### Reading text ###

When Mamdani takes over, he’ll be in charge of a government with more than 300,000 municipal employees and over 100 agencies. That includes the NYPD, the nation’s largest local police force, which is budgeted for 34,975 cops in the current fiscal year, a figure Mamdani wants to leave at the status quo.

A plan for more cops

But on Oct. 31, four days before the election, Adams announced a plan, similar to Mamdani foe Andrew M. Cuomo’s campaign pledge, to begin to boost the headcount to 5,000 cops by 2029 — the last year of Mamdani’s term — and start next year with 300 more cops. The plan would grow the NYPD to its highest headcount in 25 years.

Ultimately, Mamdani and the City Council will decide how many cops should be on the force. But while Adams’ plan can be reversed, Mamdani would likely face criticism such as that voiced by Cuomo, whom he beat last week, who said failing to add the 5,000 cops would be akin to defunding the police.

### Dataset ###

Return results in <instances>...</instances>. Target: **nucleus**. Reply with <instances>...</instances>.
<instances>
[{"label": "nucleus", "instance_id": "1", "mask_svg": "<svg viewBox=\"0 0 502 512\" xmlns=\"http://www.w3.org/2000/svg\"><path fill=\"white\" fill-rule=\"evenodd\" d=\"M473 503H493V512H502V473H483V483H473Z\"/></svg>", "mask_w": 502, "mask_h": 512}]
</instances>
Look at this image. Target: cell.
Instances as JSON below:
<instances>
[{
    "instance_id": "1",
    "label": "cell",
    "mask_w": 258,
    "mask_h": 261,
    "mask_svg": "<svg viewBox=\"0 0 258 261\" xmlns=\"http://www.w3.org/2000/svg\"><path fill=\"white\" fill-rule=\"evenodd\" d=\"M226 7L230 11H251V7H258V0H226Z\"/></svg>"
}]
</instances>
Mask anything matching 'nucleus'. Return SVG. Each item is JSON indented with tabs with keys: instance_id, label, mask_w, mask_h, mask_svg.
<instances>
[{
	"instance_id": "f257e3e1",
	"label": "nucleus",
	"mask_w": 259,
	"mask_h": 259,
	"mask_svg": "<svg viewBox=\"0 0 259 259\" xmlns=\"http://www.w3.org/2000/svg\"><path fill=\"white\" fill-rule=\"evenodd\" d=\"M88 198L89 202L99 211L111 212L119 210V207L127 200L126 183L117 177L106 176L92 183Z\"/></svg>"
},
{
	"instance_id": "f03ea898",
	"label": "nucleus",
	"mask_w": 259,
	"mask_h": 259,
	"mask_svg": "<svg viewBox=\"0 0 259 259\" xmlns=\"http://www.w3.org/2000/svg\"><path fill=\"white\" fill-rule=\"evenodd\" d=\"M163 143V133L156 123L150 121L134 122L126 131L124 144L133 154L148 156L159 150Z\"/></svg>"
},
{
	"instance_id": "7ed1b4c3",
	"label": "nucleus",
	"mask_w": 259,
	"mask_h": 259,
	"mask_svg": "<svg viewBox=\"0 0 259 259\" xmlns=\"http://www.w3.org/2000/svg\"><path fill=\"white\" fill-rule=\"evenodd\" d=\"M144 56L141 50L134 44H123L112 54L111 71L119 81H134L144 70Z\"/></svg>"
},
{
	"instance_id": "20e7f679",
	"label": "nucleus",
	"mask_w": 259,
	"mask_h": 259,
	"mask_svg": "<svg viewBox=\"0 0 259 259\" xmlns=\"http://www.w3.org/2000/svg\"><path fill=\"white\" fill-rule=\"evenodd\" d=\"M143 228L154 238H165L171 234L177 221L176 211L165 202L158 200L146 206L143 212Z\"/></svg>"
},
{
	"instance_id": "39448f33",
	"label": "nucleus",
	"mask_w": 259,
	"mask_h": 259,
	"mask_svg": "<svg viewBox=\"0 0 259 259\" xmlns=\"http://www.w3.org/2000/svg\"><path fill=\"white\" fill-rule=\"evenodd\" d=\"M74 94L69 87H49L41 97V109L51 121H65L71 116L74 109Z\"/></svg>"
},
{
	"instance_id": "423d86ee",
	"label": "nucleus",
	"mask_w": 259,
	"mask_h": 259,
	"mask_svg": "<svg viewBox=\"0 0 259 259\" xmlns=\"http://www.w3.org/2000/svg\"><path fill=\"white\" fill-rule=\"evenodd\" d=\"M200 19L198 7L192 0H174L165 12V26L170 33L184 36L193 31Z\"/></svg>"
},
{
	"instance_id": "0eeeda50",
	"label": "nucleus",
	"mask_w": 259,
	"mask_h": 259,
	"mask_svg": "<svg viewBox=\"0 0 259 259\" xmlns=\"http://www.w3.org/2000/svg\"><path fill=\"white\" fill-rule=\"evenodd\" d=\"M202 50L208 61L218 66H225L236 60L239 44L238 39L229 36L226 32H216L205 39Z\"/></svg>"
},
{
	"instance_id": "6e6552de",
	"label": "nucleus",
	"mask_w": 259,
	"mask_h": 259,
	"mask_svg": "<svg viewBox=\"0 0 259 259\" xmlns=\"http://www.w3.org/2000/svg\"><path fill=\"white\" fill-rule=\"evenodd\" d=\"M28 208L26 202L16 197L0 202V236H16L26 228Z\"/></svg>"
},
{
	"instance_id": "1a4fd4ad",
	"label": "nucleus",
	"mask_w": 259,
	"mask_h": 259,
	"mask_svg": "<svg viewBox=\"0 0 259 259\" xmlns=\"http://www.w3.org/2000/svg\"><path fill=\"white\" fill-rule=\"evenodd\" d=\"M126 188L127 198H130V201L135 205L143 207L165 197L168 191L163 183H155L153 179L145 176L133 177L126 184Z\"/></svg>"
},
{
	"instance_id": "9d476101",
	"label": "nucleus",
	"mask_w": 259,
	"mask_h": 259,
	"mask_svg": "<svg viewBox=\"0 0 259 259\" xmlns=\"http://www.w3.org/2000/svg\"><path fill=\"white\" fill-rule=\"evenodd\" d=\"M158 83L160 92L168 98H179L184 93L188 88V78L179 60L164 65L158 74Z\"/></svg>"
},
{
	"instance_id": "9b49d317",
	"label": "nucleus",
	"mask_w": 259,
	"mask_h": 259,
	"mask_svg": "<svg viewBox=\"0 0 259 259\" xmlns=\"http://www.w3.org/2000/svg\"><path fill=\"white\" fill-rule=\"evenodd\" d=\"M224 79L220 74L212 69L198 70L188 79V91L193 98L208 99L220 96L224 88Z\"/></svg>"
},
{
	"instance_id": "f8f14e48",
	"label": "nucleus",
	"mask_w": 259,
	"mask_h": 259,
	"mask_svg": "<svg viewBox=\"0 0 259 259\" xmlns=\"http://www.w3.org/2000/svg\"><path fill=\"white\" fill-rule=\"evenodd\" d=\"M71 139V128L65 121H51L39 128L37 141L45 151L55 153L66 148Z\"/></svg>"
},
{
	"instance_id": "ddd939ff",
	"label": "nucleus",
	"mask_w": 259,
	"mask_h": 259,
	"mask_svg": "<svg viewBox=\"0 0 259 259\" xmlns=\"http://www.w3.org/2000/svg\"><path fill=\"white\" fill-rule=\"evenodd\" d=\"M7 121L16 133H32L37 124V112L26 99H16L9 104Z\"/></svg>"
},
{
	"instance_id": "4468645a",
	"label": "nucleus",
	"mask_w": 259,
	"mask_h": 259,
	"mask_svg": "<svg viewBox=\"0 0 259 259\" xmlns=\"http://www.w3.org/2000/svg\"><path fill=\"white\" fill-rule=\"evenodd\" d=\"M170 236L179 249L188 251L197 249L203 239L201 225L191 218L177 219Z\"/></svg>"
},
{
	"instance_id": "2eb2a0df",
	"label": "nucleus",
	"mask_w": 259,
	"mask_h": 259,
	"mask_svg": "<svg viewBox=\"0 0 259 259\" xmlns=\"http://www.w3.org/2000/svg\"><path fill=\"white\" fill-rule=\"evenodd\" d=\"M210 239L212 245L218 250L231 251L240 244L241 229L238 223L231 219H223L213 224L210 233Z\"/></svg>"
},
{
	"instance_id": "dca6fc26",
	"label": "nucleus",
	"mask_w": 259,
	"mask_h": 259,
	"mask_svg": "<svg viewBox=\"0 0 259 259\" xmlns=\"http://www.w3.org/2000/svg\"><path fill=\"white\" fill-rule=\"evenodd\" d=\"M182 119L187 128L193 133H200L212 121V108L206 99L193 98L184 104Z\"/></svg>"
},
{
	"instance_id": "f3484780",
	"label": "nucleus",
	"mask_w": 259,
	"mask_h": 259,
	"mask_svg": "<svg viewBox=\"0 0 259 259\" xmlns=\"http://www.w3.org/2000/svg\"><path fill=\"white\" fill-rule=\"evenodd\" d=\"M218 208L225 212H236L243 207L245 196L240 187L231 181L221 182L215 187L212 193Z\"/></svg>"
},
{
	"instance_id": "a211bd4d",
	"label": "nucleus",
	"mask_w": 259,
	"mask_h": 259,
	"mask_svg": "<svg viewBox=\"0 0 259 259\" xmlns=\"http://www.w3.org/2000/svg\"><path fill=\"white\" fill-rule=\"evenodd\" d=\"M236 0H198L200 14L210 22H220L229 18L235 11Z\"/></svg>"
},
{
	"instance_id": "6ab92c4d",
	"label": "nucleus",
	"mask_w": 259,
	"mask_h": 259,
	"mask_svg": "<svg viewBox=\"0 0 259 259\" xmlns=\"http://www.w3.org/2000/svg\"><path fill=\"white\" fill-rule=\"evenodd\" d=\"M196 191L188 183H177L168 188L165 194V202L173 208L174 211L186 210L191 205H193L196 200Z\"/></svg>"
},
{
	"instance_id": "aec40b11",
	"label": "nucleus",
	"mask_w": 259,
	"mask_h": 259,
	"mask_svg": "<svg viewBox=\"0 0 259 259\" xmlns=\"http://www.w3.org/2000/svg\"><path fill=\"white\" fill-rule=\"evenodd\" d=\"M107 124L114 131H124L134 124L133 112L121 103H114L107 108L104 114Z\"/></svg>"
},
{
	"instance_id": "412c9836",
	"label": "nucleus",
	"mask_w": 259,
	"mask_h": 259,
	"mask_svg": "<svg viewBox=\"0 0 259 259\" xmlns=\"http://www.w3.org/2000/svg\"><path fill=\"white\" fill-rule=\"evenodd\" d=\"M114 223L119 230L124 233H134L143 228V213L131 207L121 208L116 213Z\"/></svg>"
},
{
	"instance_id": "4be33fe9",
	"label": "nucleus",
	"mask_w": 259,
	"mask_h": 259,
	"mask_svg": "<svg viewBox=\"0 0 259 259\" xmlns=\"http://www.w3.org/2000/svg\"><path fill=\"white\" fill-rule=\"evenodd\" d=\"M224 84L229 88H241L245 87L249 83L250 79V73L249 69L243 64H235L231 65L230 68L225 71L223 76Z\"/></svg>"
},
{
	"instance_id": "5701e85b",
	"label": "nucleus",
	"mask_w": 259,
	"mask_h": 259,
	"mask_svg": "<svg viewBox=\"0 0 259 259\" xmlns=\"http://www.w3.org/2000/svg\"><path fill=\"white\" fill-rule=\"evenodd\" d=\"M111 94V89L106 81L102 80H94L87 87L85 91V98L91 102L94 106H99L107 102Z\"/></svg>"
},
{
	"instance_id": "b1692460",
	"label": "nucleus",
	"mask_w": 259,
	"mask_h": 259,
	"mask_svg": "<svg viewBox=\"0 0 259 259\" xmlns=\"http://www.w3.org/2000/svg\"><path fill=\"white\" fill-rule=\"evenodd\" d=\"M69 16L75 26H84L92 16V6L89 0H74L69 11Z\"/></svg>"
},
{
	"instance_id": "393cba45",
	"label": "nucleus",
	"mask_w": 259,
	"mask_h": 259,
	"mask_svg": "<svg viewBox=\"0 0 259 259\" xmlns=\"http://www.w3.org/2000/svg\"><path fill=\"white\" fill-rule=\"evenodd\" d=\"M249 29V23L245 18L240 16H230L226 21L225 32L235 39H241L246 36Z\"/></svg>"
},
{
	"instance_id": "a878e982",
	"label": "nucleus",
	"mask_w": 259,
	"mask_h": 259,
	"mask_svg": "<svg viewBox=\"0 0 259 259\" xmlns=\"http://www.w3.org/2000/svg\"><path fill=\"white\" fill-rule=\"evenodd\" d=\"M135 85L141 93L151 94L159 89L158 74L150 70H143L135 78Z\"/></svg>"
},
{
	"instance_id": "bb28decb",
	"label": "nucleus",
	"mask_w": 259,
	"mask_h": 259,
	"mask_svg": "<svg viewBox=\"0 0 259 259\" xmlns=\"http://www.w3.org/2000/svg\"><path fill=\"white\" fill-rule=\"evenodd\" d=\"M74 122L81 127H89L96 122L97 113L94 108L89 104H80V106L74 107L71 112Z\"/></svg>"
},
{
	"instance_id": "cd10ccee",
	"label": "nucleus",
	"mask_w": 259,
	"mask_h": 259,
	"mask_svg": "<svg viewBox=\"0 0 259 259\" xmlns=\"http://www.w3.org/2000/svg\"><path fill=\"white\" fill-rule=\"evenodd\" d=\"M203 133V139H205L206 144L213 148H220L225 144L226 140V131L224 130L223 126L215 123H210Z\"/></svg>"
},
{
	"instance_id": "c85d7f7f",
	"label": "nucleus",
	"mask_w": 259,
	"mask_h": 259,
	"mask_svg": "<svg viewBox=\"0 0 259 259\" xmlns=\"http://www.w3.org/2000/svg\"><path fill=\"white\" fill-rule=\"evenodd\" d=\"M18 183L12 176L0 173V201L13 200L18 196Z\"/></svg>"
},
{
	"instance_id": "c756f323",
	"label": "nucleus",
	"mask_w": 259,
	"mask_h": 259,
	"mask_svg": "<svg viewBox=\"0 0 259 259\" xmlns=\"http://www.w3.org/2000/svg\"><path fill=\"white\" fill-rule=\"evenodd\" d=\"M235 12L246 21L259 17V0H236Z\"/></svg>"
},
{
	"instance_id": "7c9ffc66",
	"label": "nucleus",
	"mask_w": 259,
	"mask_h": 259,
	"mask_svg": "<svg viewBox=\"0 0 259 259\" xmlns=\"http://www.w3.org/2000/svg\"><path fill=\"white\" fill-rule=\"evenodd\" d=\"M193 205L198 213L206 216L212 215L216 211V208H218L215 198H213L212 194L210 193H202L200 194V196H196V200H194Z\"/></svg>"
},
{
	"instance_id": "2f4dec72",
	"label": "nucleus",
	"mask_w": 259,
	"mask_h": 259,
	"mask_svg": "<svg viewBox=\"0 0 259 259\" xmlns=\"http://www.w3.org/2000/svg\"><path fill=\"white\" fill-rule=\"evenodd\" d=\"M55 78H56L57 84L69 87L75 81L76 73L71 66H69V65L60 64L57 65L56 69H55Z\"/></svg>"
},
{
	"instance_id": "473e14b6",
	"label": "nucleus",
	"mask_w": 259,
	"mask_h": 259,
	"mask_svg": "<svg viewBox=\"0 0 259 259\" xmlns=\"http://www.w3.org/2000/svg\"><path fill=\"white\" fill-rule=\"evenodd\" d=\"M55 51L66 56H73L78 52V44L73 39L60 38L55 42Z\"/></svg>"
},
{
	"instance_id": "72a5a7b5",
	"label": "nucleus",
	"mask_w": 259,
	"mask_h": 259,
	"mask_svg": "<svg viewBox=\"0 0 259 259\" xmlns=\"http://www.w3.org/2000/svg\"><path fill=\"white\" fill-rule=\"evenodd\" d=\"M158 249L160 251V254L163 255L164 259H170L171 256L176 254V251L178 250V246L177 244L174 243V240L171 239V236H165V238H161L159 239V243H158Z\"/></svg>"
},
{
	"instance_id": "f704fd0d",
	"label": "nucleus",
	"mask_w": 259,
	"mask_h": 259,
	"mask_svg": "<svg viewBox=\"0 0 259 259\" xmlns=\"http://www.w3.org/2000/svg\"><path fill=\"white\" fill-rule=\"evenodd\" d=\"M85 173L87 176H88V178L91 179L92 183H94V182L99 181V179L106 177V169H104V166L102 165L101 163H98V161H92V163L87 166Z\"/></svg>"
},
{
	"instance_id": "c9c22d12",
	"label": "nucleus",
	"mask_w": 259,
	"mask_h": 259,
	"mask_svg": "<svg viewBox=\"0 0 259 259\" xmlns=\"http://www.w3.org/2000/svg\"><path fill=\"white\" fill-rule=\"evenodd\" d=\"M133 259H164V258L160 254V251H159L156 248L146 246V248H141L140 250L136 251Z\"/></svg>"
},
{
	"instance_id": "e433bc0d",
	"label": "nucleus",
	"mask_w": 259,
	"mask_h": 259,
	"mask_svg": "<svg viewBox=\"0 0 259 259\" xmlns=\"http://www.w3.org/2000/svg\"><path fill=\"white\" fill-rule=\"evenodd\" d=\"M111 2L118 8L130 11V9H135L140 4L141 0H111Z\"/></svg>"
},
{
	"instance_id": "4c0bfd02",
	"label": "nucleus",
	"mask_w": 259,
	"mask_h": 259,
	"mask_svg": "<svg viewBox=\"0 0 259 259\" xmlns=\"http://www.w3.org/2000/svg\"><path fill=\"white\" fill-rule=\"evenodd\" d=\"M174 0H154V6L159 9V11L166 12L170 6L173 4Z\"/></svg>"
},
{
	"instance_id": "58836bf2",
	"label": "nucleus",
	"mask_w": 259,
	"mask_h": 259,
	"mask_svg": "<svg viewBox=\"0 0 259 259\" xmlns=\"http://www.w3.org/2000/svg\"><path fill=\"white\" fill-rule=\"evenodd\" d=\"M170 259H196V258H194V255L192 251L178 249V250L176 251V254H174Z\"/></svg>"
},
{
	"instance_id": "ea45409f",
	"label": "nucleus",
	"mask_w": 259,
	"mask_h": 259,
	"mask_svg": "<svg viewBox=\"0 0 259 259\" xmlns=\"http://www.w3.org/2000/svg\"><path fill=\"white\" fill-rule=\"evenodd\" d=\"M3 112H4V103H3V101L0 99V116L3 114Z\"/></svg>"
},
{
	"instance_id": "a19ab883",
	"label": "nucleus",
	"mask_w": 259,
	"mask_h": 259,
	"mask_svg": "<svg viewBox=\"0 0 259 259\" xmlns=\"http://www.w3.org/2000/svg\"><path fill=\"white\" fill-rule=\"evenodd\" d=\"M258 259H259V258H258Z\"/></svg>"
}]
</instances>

###

Try it. Copy the passage about NYPD staffing word for word from "When Mamdani takes" to "the status quo.". Work only from the passage about NYPD staffing.

Response area.
When Mamdani takes over, he’ll be in charge of a government with more than 300,000 municipal employees and over 100 agencies. That includes the NYPD, the nation’s largest local police force, which is budgeted for 34,975 cops in the current fiscal year, a figure Mamdani wants to leave at the status quo.